Consumers in record numbers are ditching cash and checks in favor of debit and credit cards and automated payments. For the first time, debit- and credit-card payments surpassed cash and checks as payment methods for in-store purchases, according to a survey released last week by the American Bankers Association and Dove Consulting. And 60% of consumers now make automated bill payments, the survey says.
To keep up, payment processors and financial institutions are boosting their transaction platforms. Visa U.S.A. spent the last 10 months upgrading its VisaNet system to handle a peak rate of 5,200 transaction messages a second-nearly 19 million an hour-during this year's holiday season, up from 4,700 last year.
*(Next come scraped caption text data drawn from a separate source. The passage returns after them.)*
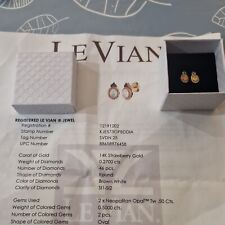 Vian earrings for sale  BASILDON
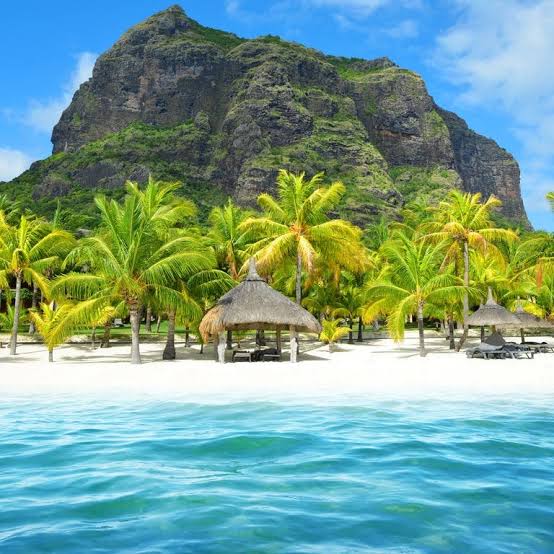 Mauritius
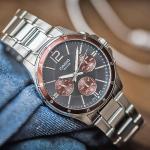 Аналоговые часы Casio MTP 1374D 5A - фото 3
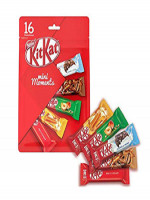 Kit Kat Mini Moments 16pcs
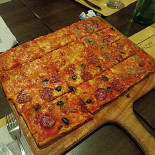 Sfizio Melfi Comida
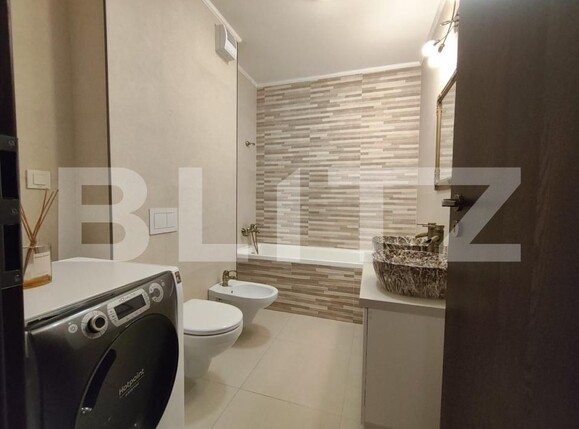 Apartament de închiriat 3 camere Nufarul - 199884AI | BLITZ Oradea | Poza7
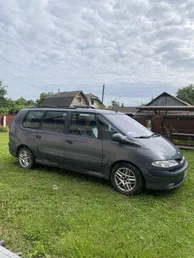 Renault Espace 2001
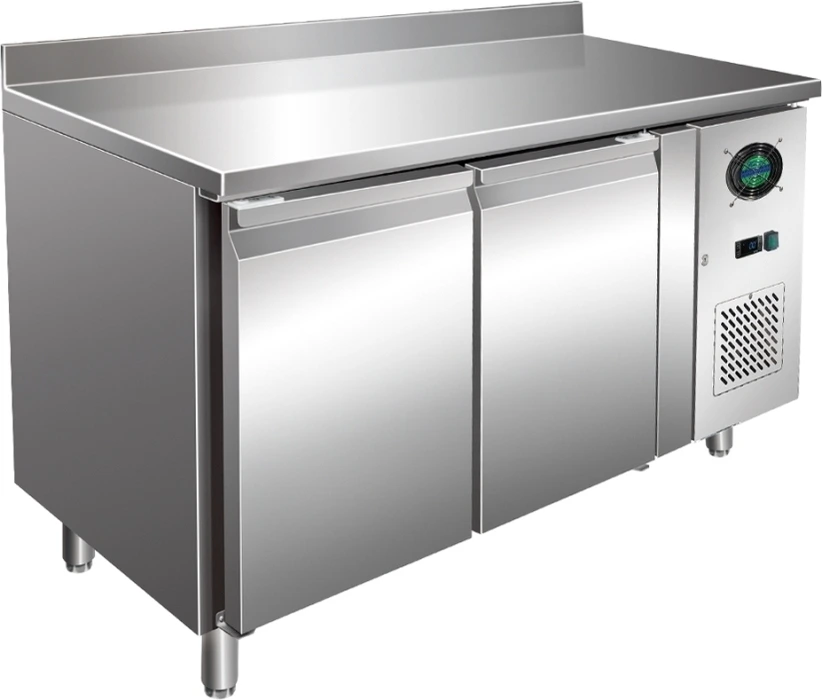 Морозильный стол Viatto GN2200BT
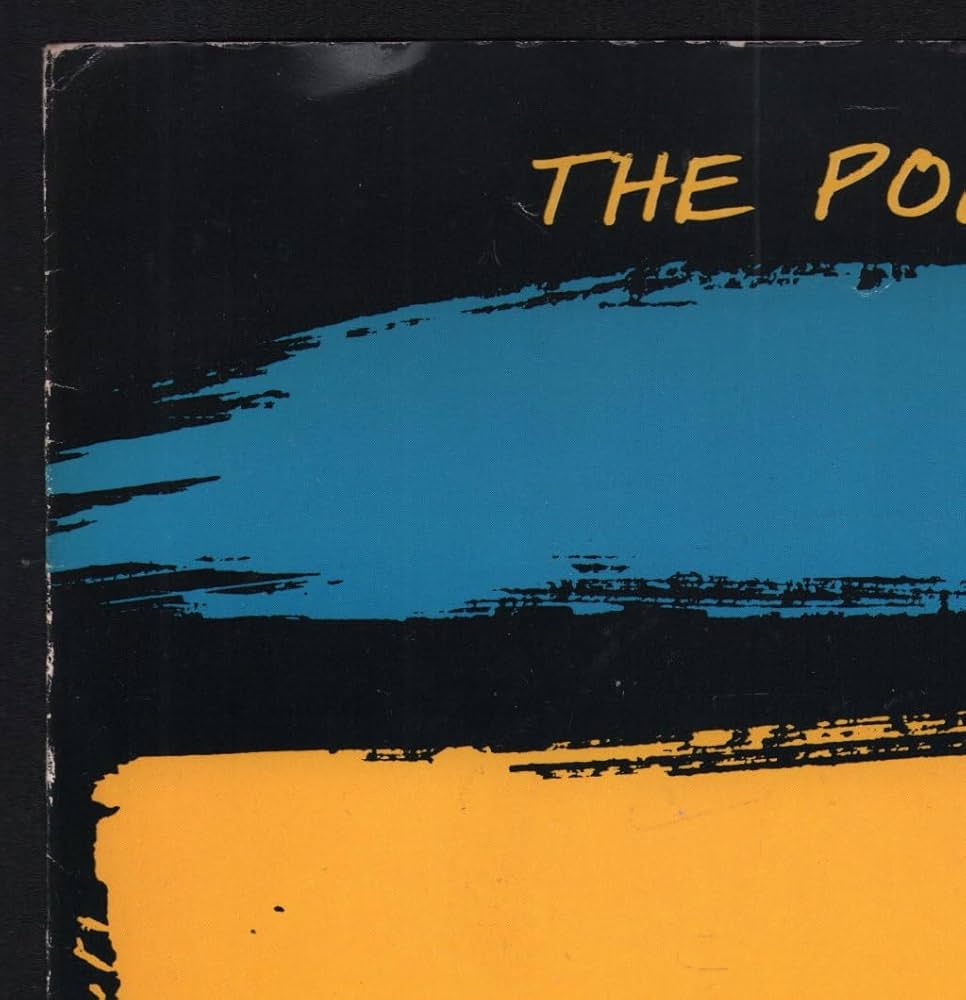 The Police Every Breath You Take 86年日本盤 The Police Every Breath You Take 86年日本盤 THE POLICE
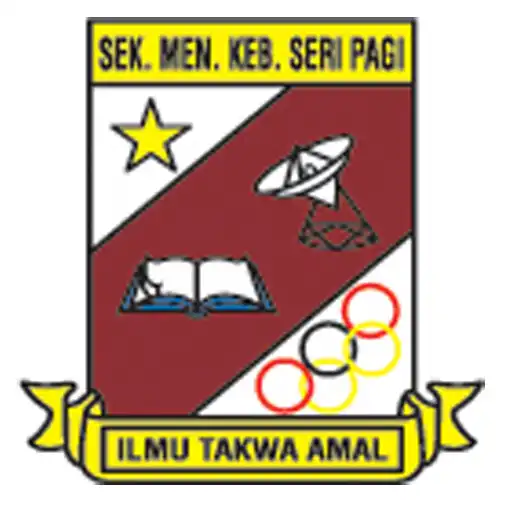 Play My eRPH SMK SERI PAGI APK Play My eRPH SMK SERI PAGI APK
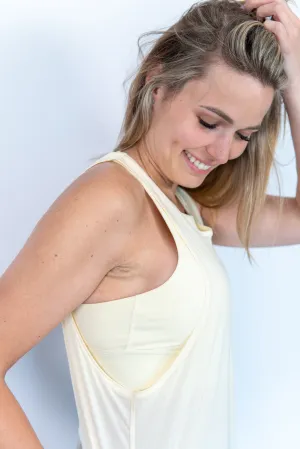 single - purpose Anti Odor Coating Ilium - Tanktop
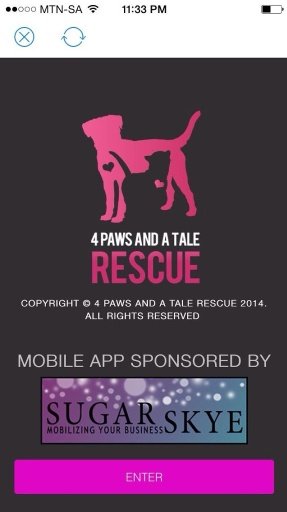 4Paws Tale截图1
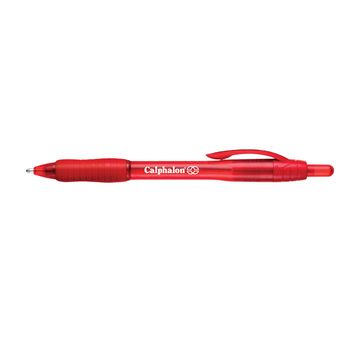 Paper Mate Profile Gel Pen With Gripper - 0.36" W x 5.62" H x 0.6" L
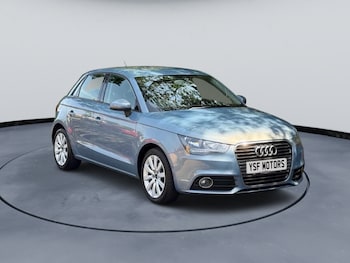 Used Audi A1 2012 for sale - 78973411: Photo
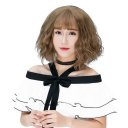 Wigs WS05/F2 brownish black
The debit- and credit-card-transaction processor expects to hit this all-time high by Dec. 24. Visa processed 14 billion transactions, worth more than $1 trillion, in the 12 months ended March 30, the first time it has passed the $1 trillion mark in a 12-month period.
With 400 million debit and credit cards in circulation in the United States, Visa is one of the biggest users of specialized IBM mainframe technology for high-volume systems. IBM's Transaction Processing Facility is a real-time operating system and bundled server software that American Express, Citibank, and four major airline-reservation systems also use to handle high-volume transactions securely and with minimal downtime.
Visa balanced processing loads between its two U.S. data centers, enabling merchants to process customer payments faster. It also enhanced the system's ability to share data with member financial institutions, reducing dispute-resolution time from days to hours and cutting chargebacks, says Rick Knight, senior VP of global operations at Inovant, Visa's processing subsidiary. Pattern-recognition capabilities were added, as well, to spot transactions likely to be fraudulent, Knight says.
With debit and credit cards accounting for 52% of in-store transactions versus 47% for cash and checks, according to the ABA and Dove Consulting survey, Visa's efforts couldn't be more timely. Debit cards alone account for 31% of in-store transactions, exceeding credit cards (21%) and checks (15%) and nearly equal to cash payments.